Hochstapler als Gymnasiallehrer "Ein frecher Hund"

Er hat nie Abi gemacht, hat keinen Uniabschluss - trotzdem unterrichtete ein Elektriker aus Rheinland-Pfalz dank gefälschter Urkunden als Gymnasiallehrer. Erst nach fünf Jahren flog der Schwindel auf. Vor Gericht zeigte sich der Hochstapler nun reuig.
Amtsgericht in Landau: In der Stadt unterrichte der Lehrer zuletzt - bis er aufflog

Amtsgericht in Landau: In der Stadt unterrichte der Lehrer zuletzt - bis er aufflog

Foto: Ronald Wittek/ picture-alliance/ dpa

Sein Abiturzeugnis habe er sich in einer Kneipe abgeholt, so erzählt es der Angeklagte vor dem Landauer Amtsgericht. Das Zeugnis sei umsonst gewesen, er habe nur noch seinen Namen eingetragen, sagt der 43-jährige Elektriker. Und die Noten, will der Richter wissen, die habe er sich doch sicher selbst gegeben? Nein, beteuert der Angeklagte. Er habe das Punktesystem am Gymnasium doch gar nicht verstanden.

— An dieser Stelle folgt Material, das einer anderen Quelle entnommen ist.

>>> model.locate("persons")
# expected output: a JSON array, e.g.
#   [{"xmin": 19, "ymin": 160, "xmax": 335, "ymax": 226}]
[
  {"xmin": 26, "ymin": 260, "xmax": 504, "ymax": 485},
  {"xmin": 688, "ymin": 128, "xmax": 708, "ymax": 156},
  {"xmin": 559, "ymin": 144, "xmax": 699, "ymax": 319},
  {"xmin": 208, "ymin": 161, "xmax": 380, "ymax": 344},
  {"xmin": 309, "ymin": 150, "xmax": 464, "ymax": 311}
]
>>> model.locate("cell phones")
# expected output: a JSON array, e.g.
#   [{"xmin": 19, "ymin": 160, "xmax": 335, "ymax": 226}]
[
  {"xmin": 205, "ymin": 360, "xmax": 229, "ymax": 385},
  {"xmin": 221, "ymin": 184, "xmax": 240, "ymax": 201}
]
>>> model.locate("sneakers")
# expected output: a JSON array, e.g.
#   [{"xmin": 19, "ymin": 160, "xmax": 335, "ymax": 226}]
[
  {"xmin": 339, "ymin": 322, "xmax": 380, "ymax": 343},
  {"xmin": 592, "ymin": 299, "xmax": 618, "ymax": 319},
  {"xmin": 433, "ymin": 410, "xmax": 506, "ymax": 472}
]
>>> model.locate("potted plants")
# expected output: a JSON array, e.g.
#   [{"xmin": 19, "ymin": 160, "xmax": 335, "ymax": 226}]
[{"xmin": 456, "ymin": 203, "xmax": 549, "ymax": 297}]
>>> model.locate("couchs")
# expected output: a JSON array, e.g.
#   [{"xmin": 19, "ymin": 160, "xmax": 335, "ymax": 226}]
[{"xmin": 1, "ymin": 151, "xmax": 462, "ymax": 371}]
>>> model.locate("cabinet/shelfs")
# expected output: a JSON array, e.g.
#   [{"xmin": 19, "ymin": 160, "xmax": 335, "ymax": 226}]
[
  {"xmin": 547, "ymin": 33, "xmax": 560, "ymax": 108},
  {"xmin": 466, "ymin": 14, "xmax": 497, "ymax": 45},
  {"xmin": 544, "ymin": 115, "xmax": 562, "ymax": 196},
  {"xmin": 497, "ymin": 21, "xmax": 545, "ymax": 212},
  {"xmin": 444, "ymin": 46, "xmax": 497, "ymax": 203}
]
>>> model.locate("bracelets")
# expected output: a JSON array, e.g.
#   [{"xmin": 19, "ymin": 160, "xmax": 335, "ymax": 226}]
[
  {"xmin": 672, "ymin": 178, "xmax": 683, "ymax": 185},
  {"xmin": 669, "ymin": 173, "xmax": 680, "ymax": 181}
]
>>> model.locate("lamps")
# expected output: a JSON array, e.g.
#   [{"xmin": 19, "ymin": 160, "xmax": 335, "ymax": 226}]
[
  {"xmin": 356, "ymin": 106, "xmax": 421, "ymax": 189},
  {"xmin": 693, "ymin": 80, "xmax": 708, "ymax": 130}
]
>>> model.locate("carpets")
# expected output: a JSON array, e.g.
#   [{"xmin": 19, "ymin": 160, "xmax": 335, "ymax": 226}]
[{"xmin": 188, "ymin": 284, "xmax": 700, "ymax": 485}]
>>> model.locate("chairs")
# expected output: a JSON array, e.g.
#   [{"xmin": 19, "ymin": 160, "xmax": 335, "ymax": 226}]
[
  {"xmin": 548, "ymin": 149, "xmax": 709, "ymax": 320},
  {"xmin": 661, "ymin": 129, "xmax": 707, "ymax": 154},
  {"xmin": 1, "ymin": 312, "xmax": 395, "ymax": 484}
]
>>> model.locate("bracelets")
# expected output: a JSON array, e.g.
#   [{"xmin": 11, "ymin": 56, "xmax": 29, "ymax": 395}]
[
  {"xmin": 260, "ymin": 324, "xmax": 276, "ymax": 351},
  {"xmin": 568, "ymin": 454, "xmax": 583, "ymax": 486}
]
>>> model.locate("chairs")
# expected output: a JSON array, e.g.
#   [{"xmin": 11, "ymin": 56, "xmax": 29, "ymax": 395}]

Punktesystem hin oder her, mehr als ein Jahrzehnt nach dem beschriebenen Zeugnishandel am Wirtshaustisch hat der Mann selbst Gymnasiasten unterrichtet und benotet. Deswegen, und wegen mehrerer gefälschter Zeugnisse, verurteilte ihn das Amtsgericht Landau nun zu einer Freiheitsstrafe von zwei Jahren auf Bewährung wegen Betrugs und Urkundenfälschung. Rund fünf Jahre hatte er an verschiedenen Gymnasien unterrichtet, obwohl er als Schüler nur kurz die Realschule und danach die Hauptschule besucht hatte. Vor dem Richter räumte der Angeklagte all das ein. SPIEGEL ONLINE sagte er am Rande des Prozesses: "Ich habe betrogen, und dazu muss ich stehen."

In gelbem T-Shirt, Jeans und Sportschuhen tritt er im Gerichtssaal auf, er spricht breiten pfälzischen Dialekt. Bei Nachfragen an Richter oder Staatsanwalt sagt er statt "Wie bitte?" nur "Häh?". Als er an einem Gymnasium Unterrichtspläne erstellte, waren die voller Rechtschreibfehler, sagt einer seiner ehemaligen Schulleiter.

Schon als Schüler fälschte er Noten

Wie schafft es einer, jahrelang vor Schülern, Eltern und Kollegen den Gymnasiallehrer zu mimen? Und warum ist nicht viel früher jemand stutzig geworden?

Der Angeklagte beschönigt nichts. Er sei schon als Kind ein "frecher Hund" gewesen und habe auch damals schon Noten gefälscht. Nach der Hauptschule lernte er Elektriker, wie sein Vater. Gefallen habe ihm der Beruf aber nicht. Er schrieb sich an der Fachhochschule für Wirtschaftsingenieurwesen ein. Auch da habe es ihm nicht gefallen, aber er wollte sich, so sagt er es heute, vor seinen Eltern keine Blöße geben und ihnen einen höheren Abschluss präsentieren. Darum habe er auch das Zeugnisgeschäft in der Kneipe eingefädelt. Die Eltern hätten ihn unter Druck gesetzt, er solle Abi machen und studieren.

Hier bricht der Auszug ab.